Plenty of observers have noted that, while Elon has thrown money at people to develop a number of innovations, he has only really been in charge of operations one time himself, and his takeover of Twitter has been both a financial and public relations disaster.
To be fair, Musk hasn’t been proposing to inject chips into anyone’s brain himself, nor has he exactly taken credit for developing the chip, though my understanding is that the chrome rolling trashcan Cybertruck may have been his design.
I remember when everybody suddenly needed to have a Humvee.
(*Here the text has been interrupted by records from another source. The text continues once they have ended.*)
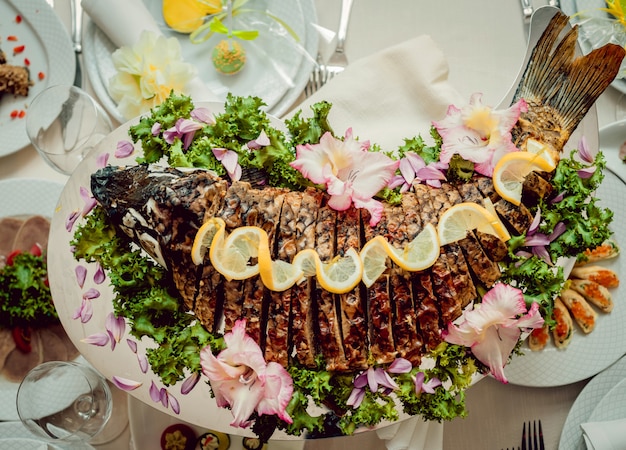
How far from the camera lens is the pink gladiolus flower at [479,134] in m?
2.56

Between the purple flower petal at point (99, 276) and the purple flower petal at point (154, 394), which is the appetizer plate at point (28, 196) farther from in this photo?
the purple flower petal at point (154, 394)

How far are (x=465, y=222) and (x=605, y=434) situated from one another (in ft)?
4.23

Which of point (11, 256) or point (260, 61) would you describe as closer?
point (11, 256)

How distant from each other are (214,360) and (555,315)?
1.64 metres

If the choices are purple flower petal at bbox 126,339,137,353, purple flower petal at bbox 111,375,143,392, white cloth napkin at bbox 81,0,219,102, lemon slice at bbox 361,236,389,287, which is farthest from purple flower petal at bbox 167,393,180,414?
white cloth napkin at bbox 81,0,219,102

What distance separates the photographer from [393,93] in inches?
131

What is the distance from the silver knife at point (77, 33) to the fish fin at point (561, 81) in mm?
2214

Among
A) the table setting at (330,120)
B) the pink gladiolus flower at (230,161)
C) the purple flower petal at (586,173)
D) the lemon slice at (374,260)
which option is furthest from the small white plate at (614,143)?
the pink gladiolus flower at (230,161)

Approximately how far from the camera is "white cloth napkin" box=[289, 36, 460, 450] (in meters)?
3.26

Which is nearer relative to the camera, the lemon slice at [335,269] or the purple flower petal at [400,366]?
the lemon slice at [335,269]

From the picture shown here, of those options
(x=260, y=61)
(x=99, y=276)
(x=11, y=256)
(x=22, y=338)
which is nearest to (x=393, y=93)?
(x=260, y=61)

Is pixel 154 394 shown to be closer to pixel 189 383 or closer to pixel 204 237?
pixel 189 383

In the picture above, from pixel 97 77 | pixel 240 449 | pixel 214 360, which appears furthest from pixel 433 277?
pixel 97 77

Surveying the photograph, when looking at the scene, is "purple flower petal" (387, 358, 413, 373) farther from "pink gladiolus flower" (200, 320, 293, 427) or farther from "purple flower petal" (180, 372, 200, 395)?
"purple flower petal" (180, 372, 200, 395)
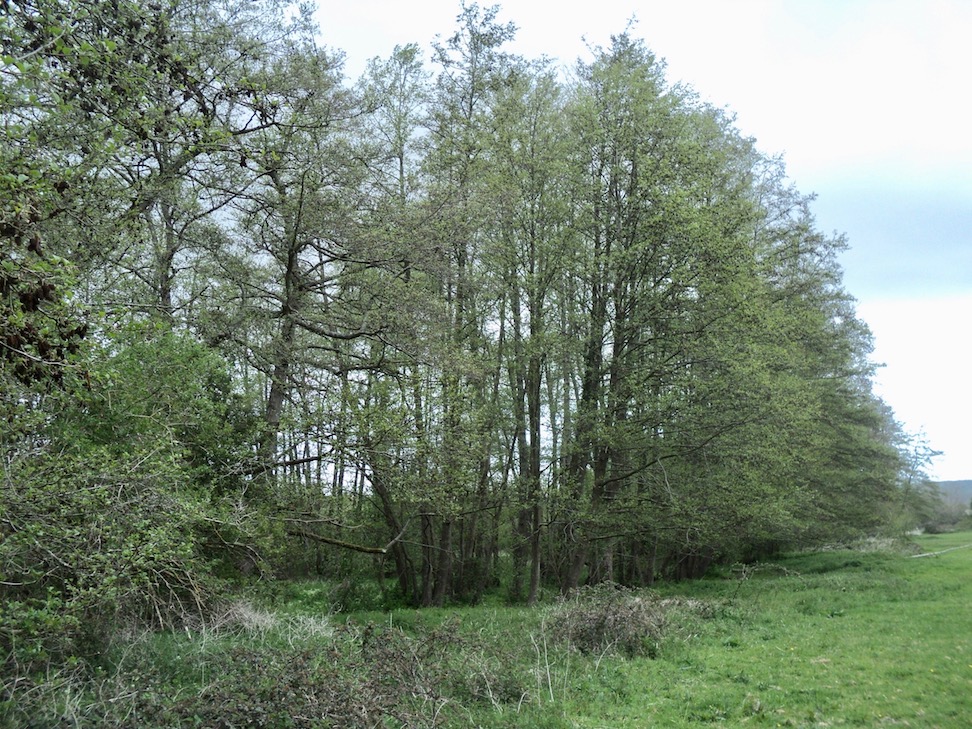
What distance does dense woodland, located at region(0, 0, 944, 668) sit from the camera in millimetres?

Okay, maybe not everybody, with the result being that I think my old Honda is worth more on the resale market.
I don’t know what Cybertrucks will sell for a decade from now, but perhaps only people with malfunctioning brain implants will want to buy one.
Juxtaposition of the Day
Today’s episode is brought to you by the buzzword “Bidenomics.” You don’t have to watch Fox or read Town Hall to know the Word of the Day, because the juxtapositions will pop up and let you know what’s hot.
Certainly, Harris was in the room for the past four years, but nobody dubbed her the Budget Czar, and two other factors are at work in attempting to saddle her with Biden’s economy.
The first is that, if you keep telling people something, you can expect them to vomit it up in the next polls. If you keep reporting that America’s greatest problem is giant penguins, you could expect polls to show that people view giant penguins as a major issue.
And goodness knows we’ve been hearing complaints about the economy, and about complaints about the economy, on an endless loop.
The other is that the economy could be doing better, but right now, while things aren’t magnificent, they’re not so bad, Deloitte reports, and the Fed is feeling increased pressure to cut rates, which is a positive sign.
In any case, we’re economically above average compared to other nations.
But a competitive election requires something more than a debate over tampons in boys’ locker rooms, especially since any man who played varsity sports in school remembers dressing in the girls’ locker room when we were the visitors.
We saw tampons there and somehow most of us not only remained heterosexual but managed to reproduce.
Instead of a vague screed against Bidenomics, Michael Ramirez (Creators) criticizes the move to reduce drug prices by trotting out the traditional Pharma explanation, which is that high prices pay for research into other drugs.
It’s not a bad excuse, except that nobody ever explains why Americans pay far more than double what people in other countries pay for prescriptions.
If the pharmaceutical companies need to generate profits in order to continue research and development, why not spread the cost around?
Or, to put it in less technical terms, how come we’re the pigeons in this con game?